What is the total amount NEXTDC is raising and how is it structured?
NEXTDC is raising a total of A$2.2 billion, comprising a fully underwritten A$1.5 billion equity entitlement offer and a A$700 million expansion of its hybrid securities programme. The equity offer is structured as a 1-for-5.4 pro-rata accelerated non-renounceable entitlement offer priced at A$12.70 per share, representing an 8.6% discount to the theoretical ex-rights price.
What triggered this massive capital raise by NEXTDC?
The capital raise was triggered by unprecedented demand growth, with NEXTDC's pro forma contracted utilisation jumping 250 megawatts in a single quarter between December 2025 and 31 March 2026. This represented a 60% increase to reach 667MW, accompanied by an 83% surge in the forward order book to 544MW, primarily driven by hyperscale cloud providers and AI infrastructure customers.
How will NEXTDC use the proceeds from this capital raise?

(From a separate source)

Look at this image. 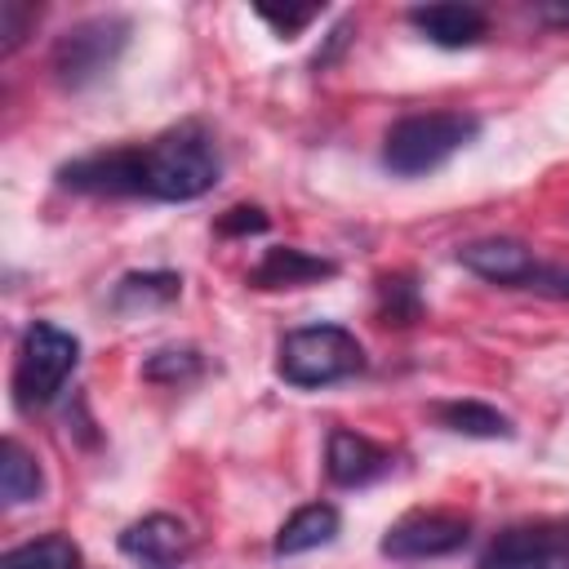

The primary use of proceeds is the accelerated development of S4, NEXTDC's data centre campus in Western Sydney, where the company intends to invest approximately A$1.5 billion through the end of financial year 2027. The capital will also fund general corporate purposes and position NEXTDC for potential strategic partnership transactions with private capital partners from 2027.